Measuring the heart’s blood flow behaviour in 3D

by @NTNUhealth 16 January 2018

By Morten Smedsrud Wigen, PhD Candidate, Department of Circulation and Medical Imaging and CIUS – Centre for Innovative Ultrasound Solutions

To understand and measure the dynamics of the blood flowing in the heart, has been a subject of interest for centuries. Today we know that abnormal blood flow can be markers for developed or developing heart disease.

Given that cardiovascular related diseases are the most probable cause of death globally, according to WHO, we believe that more information regarding blood behaviour can help the doctors make better diagnosis at an earlier stage. But how can you measure these properties inside the heart, behind the ribs, under the skin, without moving the patients from their bed?

At CIUS (Center for Innovative Ultrasound Solutions) resources are put into finding and developing new ultrasound methods achieving this from different angles. Estimating velocities with ultrasound is usually based on the Doppler effect.

A well-known phenomenon caused by the Doppler effect is the change of the observed frequency – the sound pitch – when an ambulance is passing you with sirens.
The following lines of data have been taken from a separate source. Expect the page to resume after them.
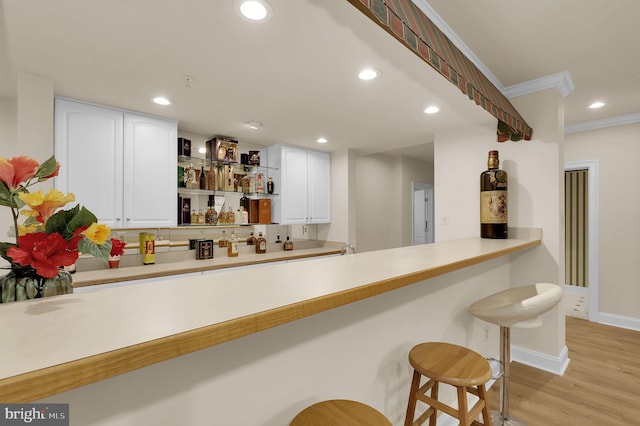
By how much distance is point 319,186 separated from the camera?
436 cm

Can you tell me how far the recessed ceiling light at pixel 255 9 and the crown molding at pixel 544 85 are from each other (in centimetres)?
241

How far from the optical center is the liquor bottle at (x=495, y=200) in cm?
258

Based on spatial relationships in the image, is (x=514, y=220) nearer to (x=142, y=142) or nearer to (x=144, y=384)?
(x=144, y=384)

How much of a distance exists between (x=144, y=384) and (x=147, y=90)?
218 cm

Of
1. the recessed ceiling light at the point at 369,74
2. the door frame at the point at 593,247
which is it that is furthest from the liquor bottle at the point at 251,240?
the door frame at the point at 593,247

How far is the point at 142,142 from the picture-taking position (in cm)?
274

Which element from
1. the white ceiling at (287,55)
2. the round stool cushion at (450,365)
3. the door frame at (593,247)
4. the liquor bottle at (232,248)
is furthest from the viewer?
the door frame at (593,247)

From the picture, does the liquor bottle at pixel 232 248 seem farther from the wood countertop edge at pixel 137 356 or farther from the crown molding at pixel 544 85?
the crown molding at pixel 544 85

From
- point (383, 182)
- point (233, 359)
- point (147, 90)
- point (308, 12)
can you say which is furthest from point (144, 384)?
point (383, 182)

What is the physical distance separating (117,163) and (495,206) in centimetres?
329

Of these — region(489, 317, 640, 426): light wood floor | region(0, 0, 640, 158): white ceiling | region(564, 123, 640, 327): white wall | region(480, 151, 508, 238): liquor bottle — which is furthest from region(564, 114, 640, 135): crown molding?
region(489, 317, 640, 426): light wood floor

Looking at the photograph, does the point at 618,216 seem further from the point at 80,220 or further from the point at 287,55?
the point at 80,220

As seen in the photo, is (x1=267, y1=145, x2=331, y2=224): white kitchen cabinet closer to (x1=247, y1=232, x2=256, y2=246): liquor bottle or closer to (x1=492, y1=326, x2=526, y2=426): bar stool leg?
(x1=247, y1=232, x2=256, y2=246): liquor bottle

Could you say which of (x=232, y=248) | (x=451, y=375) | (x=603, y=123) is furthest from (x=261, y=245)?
(x=603, y=123)
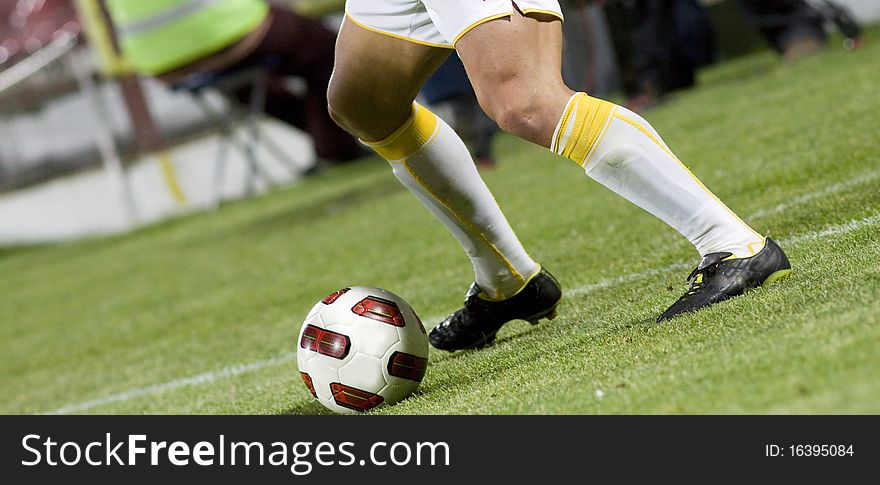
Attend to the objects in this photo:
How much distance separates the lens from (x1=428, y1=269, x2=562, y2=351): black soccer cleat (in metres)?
3.65

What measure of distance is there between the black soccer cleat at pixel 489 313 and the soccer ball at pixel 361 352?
0.37m

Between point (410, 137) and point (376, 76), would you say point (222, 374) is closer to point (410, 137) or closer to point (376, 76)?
point (410, 137)

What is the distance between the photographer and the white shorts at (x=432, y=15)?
9.49 feet

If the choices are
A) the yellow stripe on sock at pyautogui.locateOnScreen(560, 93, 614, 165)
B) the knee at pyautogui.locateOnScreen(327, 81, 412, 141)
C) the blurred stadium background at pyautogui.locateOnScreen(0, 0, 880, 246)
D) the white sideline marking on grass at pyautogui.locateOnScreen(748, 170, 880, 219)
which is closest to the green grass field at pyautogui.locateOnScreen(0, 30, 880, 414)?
the white sideline marking on grass at pyautogui.locateOnScreen(748, 170, 880, 219)

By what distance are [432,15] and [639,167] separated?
61 centimetres

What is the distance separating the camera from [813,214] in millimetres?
4176

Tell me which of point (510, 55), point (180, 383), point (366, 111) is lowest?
point (180, 383)

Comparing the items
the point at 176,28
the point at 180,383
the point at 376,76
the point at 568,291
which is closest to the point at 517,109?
the point at 376,76

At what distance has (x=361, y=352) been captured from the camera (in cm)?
315

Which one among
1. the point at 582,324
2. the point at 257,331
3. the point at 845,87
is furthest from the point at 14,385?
the point at 845,87

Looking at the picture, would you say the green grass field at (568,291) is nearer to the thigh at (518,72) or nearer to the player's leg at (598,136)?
the player's leg at (598,136)

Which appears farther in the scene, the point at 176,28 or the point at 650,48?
the point at 176,28

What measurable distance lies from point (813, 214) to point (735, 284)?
1.32 meters

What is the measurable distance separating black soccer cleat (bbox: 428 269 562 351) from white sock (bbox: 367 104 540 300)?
29mm
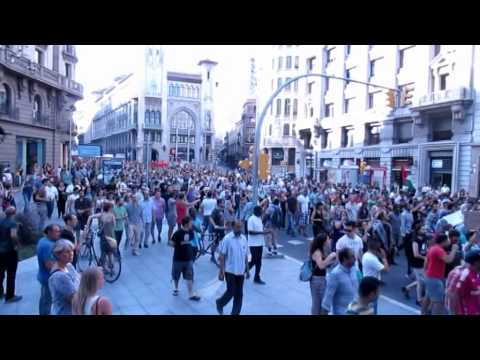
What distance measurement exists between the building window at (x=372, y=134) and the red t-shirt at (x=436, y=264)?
3187cm

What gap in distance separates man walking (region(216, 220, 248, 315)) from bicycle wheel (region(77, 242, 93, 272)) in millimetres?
4130

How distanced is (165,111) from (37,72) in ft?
175

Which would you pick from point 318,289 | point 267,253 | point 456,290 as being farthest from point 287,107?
point 456,290

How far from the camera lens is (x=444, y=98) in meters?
28.1

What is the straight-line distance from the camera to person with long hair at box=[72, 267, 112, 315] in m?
3.73

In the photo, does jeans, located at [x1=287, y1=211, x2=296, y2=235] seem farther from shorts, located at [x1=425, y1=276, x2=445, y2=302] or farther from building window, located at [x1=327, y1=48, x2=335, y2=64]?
building window, located at [x1=327, y1=48, x2=335, y2=64]

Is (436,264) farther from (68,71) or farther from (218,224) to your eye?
(68,71)

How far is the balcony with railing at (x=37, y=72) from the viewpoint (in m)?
26.2

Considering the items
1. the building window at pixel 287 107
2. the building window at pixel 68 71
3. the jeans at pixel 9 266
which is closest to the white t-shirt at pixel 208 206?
the jeans at pixel 9 266

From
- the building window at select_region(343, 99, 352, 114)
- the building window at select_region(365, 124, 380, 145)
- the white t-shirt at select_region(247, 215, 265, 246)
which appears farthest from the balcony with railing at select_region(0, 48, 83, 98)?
the building window at select_region(365, 124, 380, 145)
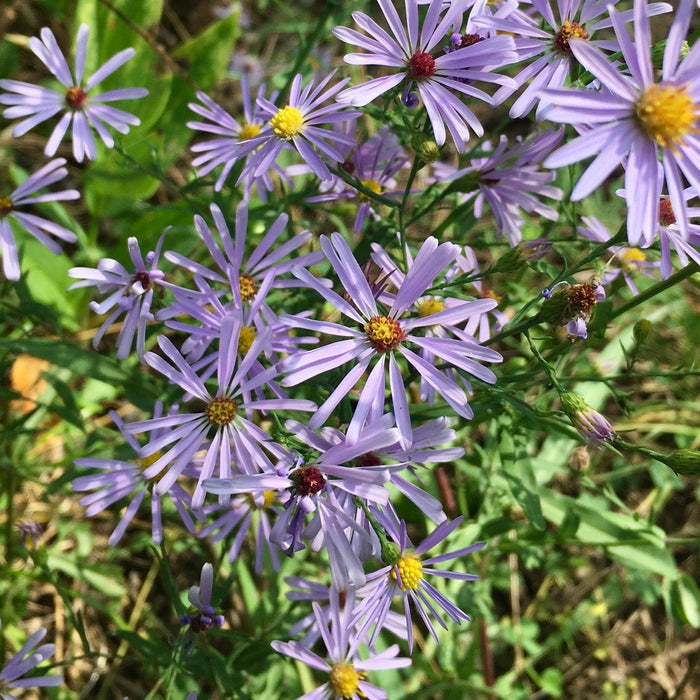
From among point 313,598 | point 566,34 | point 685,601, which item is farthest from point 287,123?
point 685,601

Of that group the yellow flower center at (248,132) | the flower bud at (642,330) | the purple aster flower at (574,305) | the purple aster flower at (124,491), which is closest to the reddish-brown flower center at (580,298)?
the purple aster flower at (574,305)

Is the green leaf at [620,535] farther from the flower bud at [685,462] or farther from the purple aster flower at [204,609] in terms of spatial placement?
the purple aster flower at [204,609]

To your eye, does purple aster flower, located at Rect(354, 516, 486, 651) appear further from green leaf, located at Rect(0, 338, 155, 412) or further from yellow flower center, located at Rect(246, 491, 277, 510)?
green leaf, located at Rect(0, 338, 155, 412)

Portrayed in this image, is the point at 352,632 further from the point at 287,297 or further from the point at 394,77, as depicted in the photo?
the point at 394,77

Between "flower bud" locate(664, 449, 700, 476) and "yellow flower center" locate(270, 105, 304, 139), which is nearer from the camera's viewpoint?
"flower bud" locate(664, 449, 700, 476)

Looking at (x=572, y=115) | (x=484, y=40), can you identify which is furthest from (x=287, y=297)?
(x=572, y=115)

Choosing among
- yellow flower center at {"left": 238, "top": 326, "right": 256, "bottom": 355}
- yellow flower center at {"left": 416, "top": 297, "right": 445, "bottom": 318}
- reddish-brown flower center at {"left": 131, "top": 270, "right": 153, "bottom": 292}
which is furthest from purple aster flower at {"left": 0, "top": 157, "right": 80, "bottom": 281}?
yellow flower center at {"left": 416, "top": 297, "right": 445, "bottom": 318}
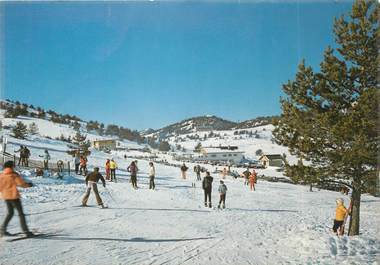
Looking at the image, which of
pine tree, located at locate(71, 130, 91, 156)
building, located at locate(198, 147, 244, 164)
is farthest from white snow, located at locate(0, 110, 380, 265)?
building, located at locate(198, 147, 244, 164)

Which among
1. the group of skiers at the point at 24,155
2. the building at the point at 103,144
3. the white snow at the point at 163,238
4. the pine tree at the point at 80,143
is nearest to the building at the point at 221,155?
the building at the point at 103,144

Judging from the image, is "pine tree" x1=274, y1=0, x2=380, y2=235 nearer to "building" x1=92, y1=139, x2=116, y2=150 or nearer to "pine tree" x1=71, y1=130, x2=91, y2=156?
"pine tree" x1=71, y1=130, x2=91, y2=156

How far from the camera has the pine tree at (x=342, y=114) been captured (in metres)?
13.1

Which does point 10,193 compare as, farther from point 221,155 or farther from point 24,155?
point 221,155

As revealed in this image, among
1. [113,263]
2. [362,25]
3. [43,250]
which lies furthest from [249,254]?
[362,25]

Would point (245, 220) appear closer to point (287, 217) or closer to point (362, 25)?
point (287, 217)

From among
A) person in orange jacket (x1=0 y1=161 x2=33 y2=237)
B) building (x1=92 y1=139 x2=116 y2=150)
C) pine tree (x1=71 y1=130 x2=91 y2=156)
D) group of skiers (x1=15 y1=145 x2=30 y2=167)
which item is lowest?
person in orange jacket (x1=0 y1=161 x2=33 y2=237)

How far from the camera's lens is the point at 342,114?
46.2 ft

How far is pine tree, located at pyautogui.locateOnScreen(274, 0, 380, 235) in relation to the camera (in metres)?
13.1

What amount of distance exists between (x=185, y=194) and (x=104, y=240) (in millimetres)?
12289

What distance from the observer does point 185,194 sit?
70.0 ft

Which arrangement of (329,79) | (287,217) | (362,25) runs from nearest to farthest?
(362,25), (329,79), (287,217)

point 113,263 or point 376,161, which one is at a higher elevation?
point 376,161

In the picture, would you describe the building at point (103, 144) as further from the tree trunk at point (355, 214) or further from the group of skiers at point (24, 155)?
the tree trunk at point (355, 214)
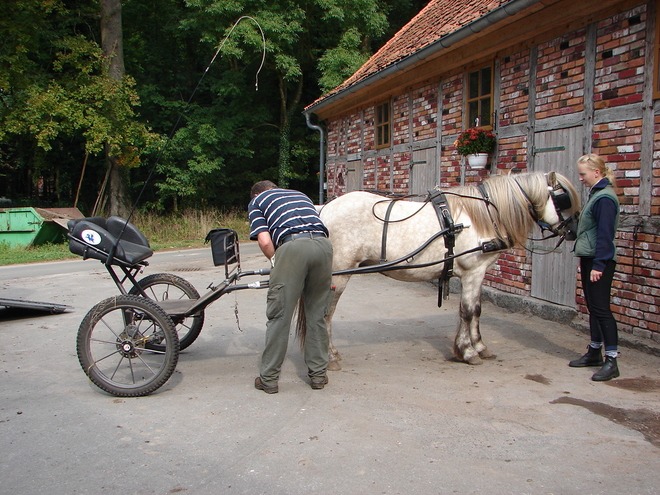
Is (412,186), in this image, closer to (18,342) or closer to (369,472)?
(18,342)

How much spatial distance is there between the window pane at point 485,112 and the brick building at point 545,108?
0.02 meters

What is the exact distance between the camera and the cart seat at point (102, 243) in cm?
462

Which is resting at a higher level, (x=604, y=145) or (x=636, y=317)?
(x=604, y=145)

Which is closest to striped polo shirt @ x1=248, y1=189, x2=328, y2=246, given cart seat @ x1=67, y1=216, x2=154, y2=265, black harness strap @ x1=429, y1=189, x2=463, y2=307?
cart seat @ x1=67, y1=216, x2=154, y2=265

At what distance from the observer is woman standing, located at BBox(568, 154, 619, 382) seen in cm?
471

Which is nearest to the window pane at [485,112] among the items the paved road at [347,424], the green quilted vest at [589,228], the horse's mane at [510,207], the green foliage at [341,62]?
the horse's mane at [510,207]

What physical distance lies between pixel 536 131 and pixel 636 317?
2.74m

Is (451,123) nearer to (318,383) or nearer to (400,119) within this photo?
(400,119)

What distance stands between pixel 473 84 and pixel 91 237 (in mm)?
6470

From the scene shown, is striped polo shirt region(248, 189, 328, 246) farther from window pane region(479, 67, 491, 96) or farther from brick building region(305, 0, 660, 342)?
window pane region(479, 67, 491, 96)

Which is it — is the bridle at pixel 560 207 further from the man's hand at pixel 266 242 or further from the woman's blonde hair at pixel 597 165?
the man's hand at pixel 266 242

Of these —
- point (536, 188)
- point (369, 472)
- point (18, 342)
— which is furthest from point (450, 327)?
point (18, 342)

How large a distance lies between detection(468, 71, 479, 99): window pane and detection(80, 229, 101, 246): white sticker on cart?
630 centimetres

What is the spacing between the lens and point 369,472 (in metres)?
3.15
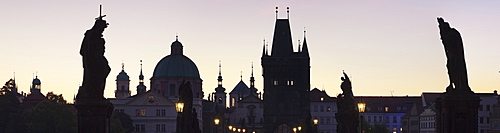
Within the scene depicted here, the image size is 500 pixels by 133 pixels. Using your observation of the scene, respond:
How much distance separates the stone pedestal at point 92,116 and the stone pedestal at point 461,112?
7.66 metres

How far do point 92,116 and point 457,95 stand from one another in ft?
26.8

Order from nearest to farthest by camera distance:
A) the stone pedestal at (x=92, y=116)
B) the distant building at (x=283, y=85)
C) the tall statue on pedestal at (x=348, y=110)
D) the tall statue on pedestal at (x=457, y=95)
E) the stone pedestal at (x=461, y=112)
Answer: the stone pedestal at (x=92, y=116), the stone pedestal at (x=461, y=112), the tall statue on pedestal at (x=457, y=95), the tall statue on pedestal at (x=348, y=110), the distant building at (x=283, y=85)

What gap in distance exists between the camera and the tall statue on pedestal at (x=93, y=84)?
910 inches

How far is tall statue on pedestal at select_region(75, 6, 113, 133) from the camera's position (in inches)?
910

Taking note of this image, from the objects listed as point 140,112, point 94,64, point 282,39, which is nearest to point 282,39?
point 282,39

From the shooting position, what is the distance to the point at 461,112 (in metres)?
24.1

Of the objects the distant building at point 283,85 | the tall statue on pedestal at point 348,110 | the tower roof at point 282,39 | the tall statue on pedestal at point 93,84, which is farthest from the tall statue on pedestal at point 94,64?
the tower roof at point 282,39

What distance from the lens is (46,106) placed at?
142 meters

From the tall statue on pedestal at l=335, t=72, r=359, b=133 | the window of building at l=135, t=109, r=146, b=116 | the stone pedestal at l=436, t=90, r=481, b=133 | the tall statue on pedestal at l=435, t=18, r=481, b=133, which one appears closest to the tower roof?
the window of building at l=135, t=109, r=146, b=116

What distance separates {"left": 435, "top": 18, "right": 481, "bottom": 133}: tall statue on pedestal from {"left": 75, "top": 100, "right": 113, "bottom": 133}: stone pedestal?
768 centimetres

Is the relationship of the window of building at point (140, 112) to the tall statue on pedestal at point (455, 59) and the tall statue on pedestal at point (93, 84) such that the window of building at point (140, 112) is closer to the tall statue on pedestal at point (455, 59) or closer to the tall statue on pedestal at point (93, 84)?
the tall statue on pedestal at point (455, 59)

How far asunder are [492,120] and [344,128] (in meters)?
86.2

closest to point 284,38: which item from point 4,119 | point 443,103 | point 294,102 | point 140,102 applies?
point 294,102

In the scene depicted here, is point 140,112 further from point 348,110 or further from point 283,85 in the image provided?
point 348,110
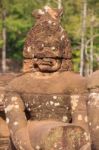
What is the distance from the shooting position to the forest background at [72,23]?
34.3m

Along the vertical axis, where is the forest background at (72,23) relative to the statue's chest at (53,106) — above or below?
below

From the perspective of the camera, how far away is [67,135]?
187 inches

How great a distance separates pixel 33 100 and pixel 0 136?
0.70 metres

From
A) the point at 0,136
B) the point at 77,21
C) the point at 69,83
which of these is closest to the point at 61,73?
the point at 69,83

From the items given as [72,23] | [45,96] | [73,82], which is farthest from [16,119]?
[72,23]

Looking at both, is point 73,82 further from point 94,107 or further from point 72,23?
point 72,23

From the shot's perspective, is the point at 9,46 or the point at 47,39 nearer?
the point at 47,39

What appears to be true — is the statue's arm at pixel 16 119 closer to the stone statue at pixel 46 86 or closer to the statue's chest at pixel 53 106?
the stone statue at pixel 46 86

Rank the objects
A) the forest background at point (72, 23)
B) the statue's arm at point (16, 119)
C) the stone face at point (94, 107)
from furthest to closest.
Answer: the forest background at point (72, 23), the stone face at point (94, 107), the statue's arm at point (16, 119)

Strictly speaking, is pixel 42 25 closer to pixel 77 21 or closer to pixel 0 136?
pixel 0 136

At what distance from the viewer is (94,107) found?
5195 millimetres

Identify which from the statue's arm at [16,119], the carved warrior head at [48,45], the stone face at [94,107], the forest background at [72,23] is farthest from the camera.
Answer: the forest background at [72,23]

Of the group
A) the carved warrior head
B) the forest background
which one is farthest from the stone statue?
the forest background

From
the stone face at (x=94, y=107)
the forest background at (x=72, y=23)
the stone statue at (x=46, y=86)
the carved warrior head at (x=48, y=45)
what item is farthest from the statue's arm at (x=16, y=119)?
the forest background at (x=72, y=23)
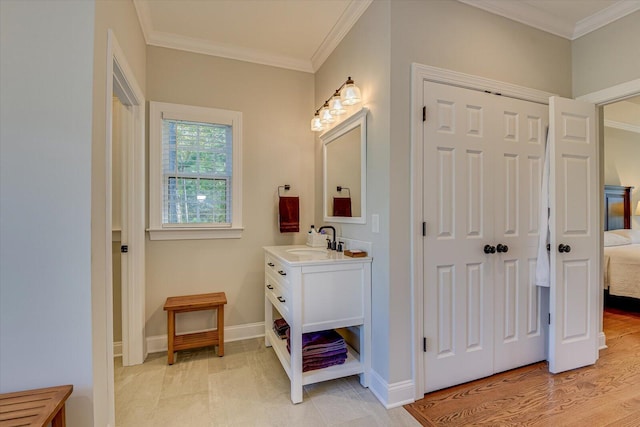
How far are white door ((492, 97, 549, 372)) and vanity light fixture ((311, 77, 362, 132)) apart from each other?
106cm

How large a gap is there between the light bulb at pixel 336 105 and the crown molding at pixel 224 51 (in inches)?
34.2

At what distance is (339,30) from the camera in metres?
2.46

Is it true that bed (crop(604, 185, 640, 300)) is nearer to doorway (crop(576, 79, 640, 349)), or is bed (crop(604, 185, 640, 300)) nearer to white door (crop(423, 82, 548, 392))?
doorway (crop(576, 79, 640, 349))

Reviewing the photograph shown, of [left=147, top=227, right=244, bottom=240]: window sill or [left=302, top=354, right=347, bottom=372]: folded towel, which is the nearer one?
[left=302, top=354, right=347, bottom=372]: folded towel

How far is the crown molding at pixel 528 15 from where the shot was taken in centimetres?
213

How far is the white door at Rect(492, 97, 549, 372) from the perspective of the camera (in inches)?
85.2

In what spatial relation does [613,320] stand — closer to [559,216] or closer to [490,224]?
[559,216]

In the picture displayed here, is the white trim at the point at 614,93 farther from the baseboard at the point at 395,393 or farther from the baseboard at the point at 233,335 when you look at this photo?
the baseboard at the point at 233,335

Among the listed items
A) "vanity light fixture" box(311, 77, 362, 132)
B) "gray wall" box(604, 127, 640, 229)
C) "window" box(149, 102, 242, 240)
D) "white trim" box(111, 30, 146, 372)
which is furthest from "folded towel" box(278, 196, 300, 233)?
"gray wall" box(604, 127, 640, 229)

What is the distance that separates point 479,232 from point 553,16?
187cm

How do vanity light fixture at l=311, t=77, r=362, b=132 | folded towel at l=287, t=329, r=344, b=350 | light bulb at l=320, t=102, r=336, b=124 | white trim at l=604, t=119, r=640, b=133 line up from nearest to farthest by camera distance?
folded towel at l=287, t=329, r=344, b=350 < vanity light fixture at l=311, t=77, r=362, b=132 < light bulb at l=320, t=102, r=336, b=124 < white trim at l=604, t=119, r=640, b=133

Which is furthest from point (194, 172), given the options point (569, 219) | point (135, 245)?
point (569, 219)

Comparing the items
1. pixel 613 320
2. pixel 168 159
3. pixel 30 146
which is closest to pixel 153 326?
pixel 168 159

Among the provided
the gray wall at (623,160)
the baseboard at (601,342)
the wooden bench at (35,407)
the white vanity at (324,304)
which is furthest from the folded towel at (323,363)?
the gray wall at (623,160)
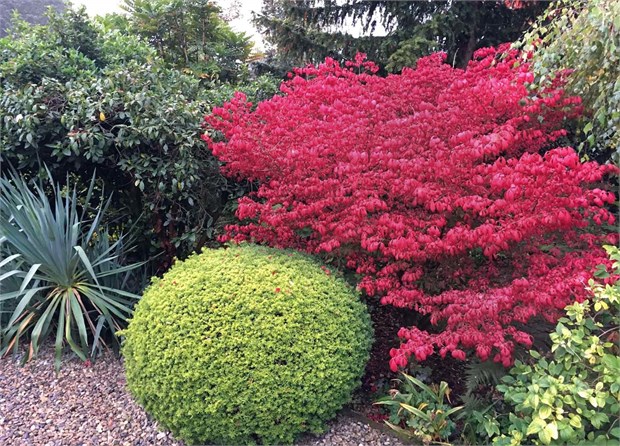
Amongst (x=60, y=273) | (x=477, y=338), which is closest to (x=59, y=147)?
(x=60, y=273)

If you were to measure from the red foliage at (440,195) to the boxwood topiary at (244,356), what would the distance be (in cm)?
44

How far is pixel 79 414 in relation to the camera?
9.91 ft

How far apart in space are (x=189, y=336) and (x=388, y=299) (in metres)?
1.32

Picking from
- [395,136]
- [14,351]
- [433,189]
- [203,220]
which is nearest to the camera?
[433,189]

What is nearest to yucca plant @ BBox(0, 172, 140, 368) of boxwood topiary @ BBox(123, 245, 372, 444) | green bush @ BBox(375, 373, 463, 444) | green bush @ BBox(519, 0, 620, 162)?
boxwood topiary @ BBox(123, 245, 372, 444)

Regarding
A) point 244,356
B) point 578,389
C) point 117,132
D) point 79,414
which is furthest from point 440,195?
point 117,132

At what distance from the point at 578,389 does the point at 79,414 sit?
121 inches

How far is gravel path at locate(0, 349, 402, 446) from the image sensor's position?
282cm

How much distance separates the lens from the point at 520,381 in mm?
2545

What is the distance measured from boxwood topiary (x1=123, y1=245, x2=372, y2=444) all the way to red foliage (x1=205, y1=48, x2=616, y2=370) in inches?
17.3

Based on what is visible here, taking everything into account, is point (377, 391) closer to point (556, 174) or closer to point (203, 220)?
point (556, 174)

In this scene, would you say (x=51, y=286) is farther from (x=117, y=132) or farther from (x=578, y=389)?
(x=578, y=389)

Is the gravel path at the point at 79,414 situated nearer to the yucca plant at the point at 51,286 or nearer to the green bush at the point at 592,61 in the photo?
the yucca plant at the point at 51,286

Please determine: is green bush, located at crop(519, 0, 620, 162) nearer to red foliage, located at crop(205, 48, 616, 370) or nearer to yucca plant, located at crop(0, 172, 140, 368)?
red foliage, located at crop(205, 48, 616, 370)
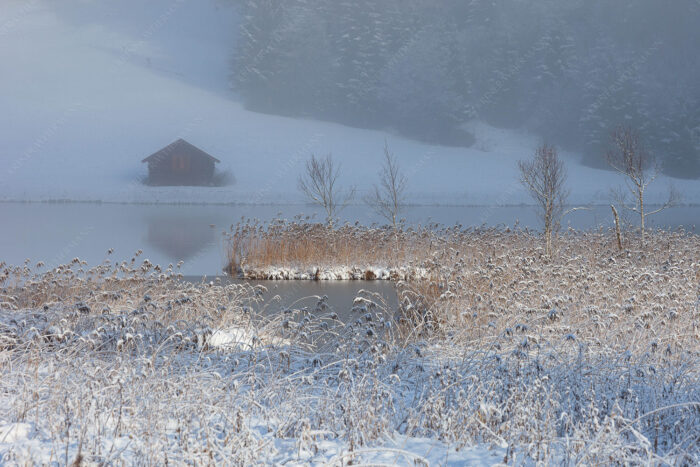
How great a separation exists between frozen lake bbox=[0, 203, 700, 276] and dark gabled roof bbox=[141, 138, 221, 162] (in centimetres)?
744

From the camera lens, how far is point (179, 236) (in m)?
24.8

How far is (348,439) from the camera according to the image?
4172 mm

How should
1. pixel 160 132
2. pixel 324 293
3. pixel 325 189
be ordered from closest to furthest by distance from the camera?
pixel 324 293 < pixel 325 189 < pixel 160 132

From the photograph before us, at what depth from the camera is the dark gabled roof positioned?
5012 centimetres

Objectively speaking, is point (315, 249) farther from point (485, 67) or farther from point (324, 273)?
point (485, 67)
Due to the velocity of the ambulance we get a frequency change of the sound waves, but we also get an additional frequency change depending on where we are in relation to the ambulance.

The first effect can be used to calculate the speed of the ambulance; however, the latter makes this more challenging. In more technical terms; using Doppler we only measure one of the three velocity components of a moving object, that is the component in the direction of the sound waves.

Photos: The first picture shows a rig used for validating our method.  An artificial ventricle (second picture) – imaged alone on the ultrasound scanner – was made with a circulation system to simulate blood flowing in a heart chamber.

In my Ph.D. project, we want to overcome the current limitations of the Doppler measurements and estimate the true three-dimensional velocity components in a three-dimensional volume, i.e. the adult heart’s left ventricle. As blood motion is a 3D phenomenon, our hypothesis is that such a method can gain additional information compared to current available methods and ease that task of understanding flow behaviour and to distinguish normal from abnormal blood flow.

When looking at an ultrasound image of the heart, blood appears invisible (dark) compared to the surrounding heart walls (bright). An analogy to this can be a fly-fisher trying to see salmon in a river in bright daylight. The water surface reflects so much of the light that what is beneath the surface is obscured. The fisher would put on sunglasses with a polaroid filter to look beneath the water surface. Our equivalent to polaroid glasses are called clutter-filters, which exploits that signal from blood have different frequency components than it’s surroundings, making it possible to filter out the strong signal from the stationary objects(tissue).

When our ultrasound signal is filtered, we are left with signal coming from the blood alone, and we can perform blood velocity estimation. The raw ultrasound data are acquired at the scanner at the rate of ~20 GB/s(!) and can produce thousands of volume frames per second. With such a high frame rate the blood will just slightly move between each frame. This small motion is tracked by our developed tracking algorithm which estimates one corresponding velocity estimate in every 3D pixel (voxel) of an acquired volume. We acquire these frames through the cardiac cycle, process the data, and then do measurements and visualize the velocity field of the blood. We typically acquire one set of images to see anatomy (black and white background), called bmode, and one for the blood flow estimation, visualized as orange particles in the last figure.

First image: Example of ultrasound images of a child’s heart before clutter filtering.
Second image: Same data at same rate as to the left, however, with applied clutter filter. Now the blood can be seen moving in the heart’s ventricles. This child’s heart has a congenital heart disease with a shunt between the two ventricles.

 

The above describes the principles in the technology used in my research, the real world is, however, more problematic and challenging. A fundamental challenge when imaging the heart is to transmit and receive sound waves through the chest. As the high frequency sound waves we use don’t penetrate the chest ribs, we must use an ultrasound probe with a very small aperture which limits the resolution – same as with cameras where larger apertures and full frame sensors have sharper images than a phone camera.

Clutter-filtering is not as ideal as described, as the heart is also moving, making it sometimes difficult to distinguish the signal from blood and tissue. The processing we do is also very computationally demanding, and takes around 1 hour for each dataset. In other words, the method is not currently running in real-time, which is one of ultrasounds strength, but with the help of time, technology will catch on making also this possible.

All-in-all we have promising and uplifting results and we can say that we are the first in the world to demonstrate 3D blood flow in the hearts whole left ventricle, but we also face challenges and will need feasibility studies to find out how this can be used on patients.

3D visualization of blood flowing through a cardiac cycle in a healthy volunteer. The black and white slices, are called bmode and shows anatomy, while the blood's movement is visualized as synthetic particles in orange.

3D visualization of blood flowing through a cardiac cycle in a healthy volunteer. The black and white slices, are called bmode and shows anatomy, while the blood’s movement is visualized as synthetic particles in orange.